La cheffe de l’exécutif de Hong Kong a exclu vendredi toute concession aux manifestants prodémocratie, tout en mettant en garde contre une grave crise économique engendrée par le mouvement de protestation, qui a atteint l’aéroport de la mégapole.
« En ce qui concerne une solution politique, je ne crois pas que nous devrions faire des concessions dans le but de faire taire les manifestants auteurs de violences », a déclaré Carrie Lam lors d’une conférence de presse surprise, deux mois jour pour jour après le début de la mobilisation.
Le territoire du sud de la Chine et « hub » financier international connaît sa plus grave crise politique depuis sa rétrocession par Londres en 1997, avec des manifestations et des actions presque quotidiennes qui ont souvent dégénéré en violences entre activistes radicaux et forces de l’ordre. Plusieurs défilés sont encore prévus samedi et dimanche.
Après une réunion avec les milieux d’affaires, la dirigeante hongkongaise a averti que l’impact économique pourrait être pire que celui de l’épidémie du SRAS (Syndrome respiratoire aigu sévère) en 2003. « Le ralentissement est intervenu très rapidement cette fois. Certains l’ont comparé à un tsunami ».
« La reprise économique prendra très longtemps », a-t-elle assuré, en écho aux inquiétudes du privé, en particulier du secteur touristique.
La compagnie hongkongaise Cathay Pacific a annoncé une chute des réservations, et les agences de voyage ont rapporté des baisses allant jusqu’à 50% pour les visites de groupe.
Plusieurs pays ont mis en garde leurs ressortissants en partance pour Hong Kong, en particulier Washington qui a exhorté cette semaine ses citoyens à « faire preuve d’une prudence accrue ».
Carrie Lam, dont les protestataires réclament la démission, a reçu dans cette crise un soutien total de Pékin, qui a musclé son discours et intensifié ses menaces à l’égard des manifestants.
L’administration chinoise de l’aviation civile a demandé vendredi à Cathay Pacifique d’empêcher les membres du personnel qui ont soutenu les manifestations de travailler sur les vols traversant l’espace aérien chinois ou à destination de la Chine continentale.
Le régulateur aérien chinois a aussi ordonné à la compagnie hongkongaise de fournir des informations sur l’identité du personnel devant travailler sur les vols à destination de la Chine continentale à partir de dimanche, soulignant que les vols non approuvés ne seraient pas autorisés.
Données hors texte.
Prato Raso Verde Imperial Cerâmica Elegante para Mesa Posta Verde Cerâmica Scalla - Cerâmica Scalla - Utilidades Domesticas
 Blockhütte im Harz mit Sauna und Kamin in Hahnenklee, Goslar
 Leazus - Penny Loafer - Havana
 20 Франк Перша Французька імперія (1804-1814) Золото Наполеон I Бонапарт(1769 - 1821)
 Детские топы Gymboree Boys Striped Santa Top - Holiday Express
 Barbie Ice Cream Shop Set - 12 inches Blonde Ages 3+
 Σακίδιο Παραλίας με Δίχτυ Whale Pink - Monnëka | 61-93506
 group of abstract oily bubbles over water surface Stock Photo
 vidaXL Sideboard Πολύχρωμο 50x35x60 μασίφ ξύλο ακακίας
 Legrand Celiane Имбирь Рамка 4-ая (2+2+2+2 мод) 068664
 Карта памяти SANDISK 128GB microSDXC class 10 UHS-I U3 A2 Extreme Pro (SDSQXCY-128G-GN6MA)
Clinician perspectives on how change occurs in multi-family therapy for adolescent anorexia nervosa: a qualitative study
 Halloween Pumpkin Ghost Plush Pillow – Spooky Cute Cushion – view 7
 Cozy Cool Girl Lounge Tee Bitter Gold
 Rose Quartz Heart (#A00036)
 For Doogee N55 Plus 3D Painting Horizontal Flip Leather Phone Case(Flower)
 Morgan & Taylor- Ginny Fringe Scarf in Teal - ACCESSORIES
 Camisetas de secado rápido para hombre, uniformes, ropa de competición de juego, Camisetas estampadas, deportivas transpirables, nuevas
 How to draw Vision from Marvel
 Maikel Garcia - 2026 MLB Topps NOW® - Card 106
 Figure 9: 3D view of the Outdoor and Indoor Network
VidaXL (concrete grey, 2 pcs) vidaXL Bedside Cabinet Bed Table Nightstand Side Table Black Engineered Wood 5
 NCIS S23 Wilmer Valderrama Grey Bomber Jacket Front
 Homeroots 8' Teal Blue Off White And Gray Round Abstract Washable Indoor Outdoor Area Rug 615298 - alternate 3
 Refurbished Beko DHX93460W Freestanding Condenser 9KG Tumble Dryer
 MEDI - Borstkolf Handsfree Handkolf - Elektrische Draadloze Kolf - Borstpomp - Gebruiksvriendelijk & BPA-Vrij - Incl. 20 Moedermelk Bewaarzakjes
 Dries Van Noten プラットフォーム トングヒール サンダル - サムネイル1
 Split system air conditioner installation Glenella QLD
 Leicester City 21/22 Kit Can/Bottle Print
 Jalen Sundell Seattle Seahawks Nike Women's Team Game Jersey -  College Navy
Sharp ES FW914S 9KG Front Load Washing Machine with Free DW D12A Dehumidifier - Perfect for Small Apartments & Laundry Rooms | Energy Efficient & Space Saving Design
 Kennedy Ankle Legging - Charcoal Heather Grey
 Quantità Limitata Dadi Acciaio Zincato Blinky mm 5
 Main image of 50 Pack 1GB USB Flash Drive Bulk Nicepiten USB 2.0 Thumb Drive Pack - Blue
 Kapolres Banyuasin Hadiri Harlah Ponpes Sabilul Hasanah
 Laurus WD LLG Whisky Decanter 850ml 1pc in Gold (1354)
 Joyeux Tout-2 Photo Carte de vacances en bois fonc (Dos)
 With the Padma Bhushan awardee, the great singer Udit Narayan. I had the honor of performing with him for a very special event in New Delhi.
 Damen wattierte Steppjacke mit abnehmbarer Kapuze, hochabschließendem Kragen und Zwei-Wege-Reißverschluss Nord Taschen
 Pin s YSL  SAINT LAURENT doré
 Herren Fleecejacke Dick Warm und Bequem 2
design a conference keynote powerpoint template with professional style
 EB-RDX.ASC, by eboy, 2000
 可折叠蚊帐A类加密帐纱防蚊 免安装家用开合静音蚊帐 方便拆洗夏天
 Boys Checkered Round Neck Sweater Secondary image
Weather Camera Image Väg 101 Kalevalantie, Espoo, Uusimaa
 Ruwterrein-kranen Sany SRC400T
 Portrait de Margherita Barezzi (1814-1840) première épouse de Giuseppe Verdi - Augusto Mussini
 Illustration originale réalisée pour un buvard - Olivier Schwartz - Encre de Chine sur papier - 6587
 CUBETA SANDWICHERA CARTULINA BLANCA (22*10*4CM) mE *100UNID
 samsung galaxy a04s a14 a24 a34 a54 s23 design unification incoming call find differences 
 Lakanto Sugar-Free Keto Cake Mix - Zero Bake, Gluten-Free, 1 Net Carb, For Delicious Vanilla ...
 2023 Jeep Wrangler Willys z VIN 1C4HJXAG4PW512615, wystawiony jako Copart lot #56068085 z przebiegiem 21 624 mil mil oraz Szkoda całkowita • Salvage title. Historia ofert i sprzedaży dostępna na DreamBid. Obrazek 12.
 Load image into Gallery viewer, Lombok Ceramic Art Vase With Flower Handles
– « Posez-moi des questions! » –
Ces menaces et l’arrestation de centaines de personnes n’ont pas éteint la mobilisation. Vendredi, des milliers de manifestants ont lancé un sit-in à l’aéroport international – l’un des plus fréquentés au monde – pour sensibiliser les visiteurs étrangers à leur cause.
« Pas d’émeutiers, que de la tyrannie », scandaient les manifestants, dont certains portaient des masques et des casques de chantier. Leur action, non autorisée, est censée se poursuivre samedi et dimanche.
Pour la plupart vêtus de noir, leur couleur emblématique, ils se sont assis sur le sol, dans le hall des arrivées, brandissant des pancartes condamnant en chinois et en anglais les violences policières.
« Sauvez Hong Kong de la tyrannie et de la brutalité policière! » pouvait-on lire sur l’une d’elles.
De nombreux manifestants avaient sur la manche un prospectus indiquant en plusieurs langues: « Posez-moi des questions sur Hong Kong! »
« Nous voulons dire aux passagers ce qui se passe à Hong Kong », a expliqué Charlotte Au, une étudiante de 16 ans.
Née du rejet d’un projet de loi controversé de l’exécutif hongkongais pro-Pékin qui voulait autoriser les extraditions vers la Chine, la mobilisation a depuis considérablement élargi ses revendications, avec en ligne de mire le pouvoir central chinois.
Les manifestants demandent ainsi l’élection d’un successeur de Carrie Lam au suffrage universel direct, et non sa désignation par Pékin, comme c’est le cas actuellement.
Ils exigent aussi une enquête sur les violences dont ils accusent la police et l’abandon pur et simple du projet de loi controversé, officiellement suspendu.
Les passagers débouchant dans le hall des arrivées étaient pour la plupart surpris, certains s’arrêtant pour prendre en photo cette inhabituelle marée noire humaine.
Clara Boudehen, en provenance de France, s’est dite « très impressionnée » par le sit-in. « Voir la population se battre pour la démocratie est très important », a-t-elle affirmé à l’AFP.
Vendredi soir, des manifestants se sont rassemblés dans le quartier de Wong Tai Sin, où la police avait tiré cette semaine des gaz lacrymogènes. Une centaine de protestataires ont brûlé des imitations de billets de banque avec une effigie caricaturant Carrie Lam.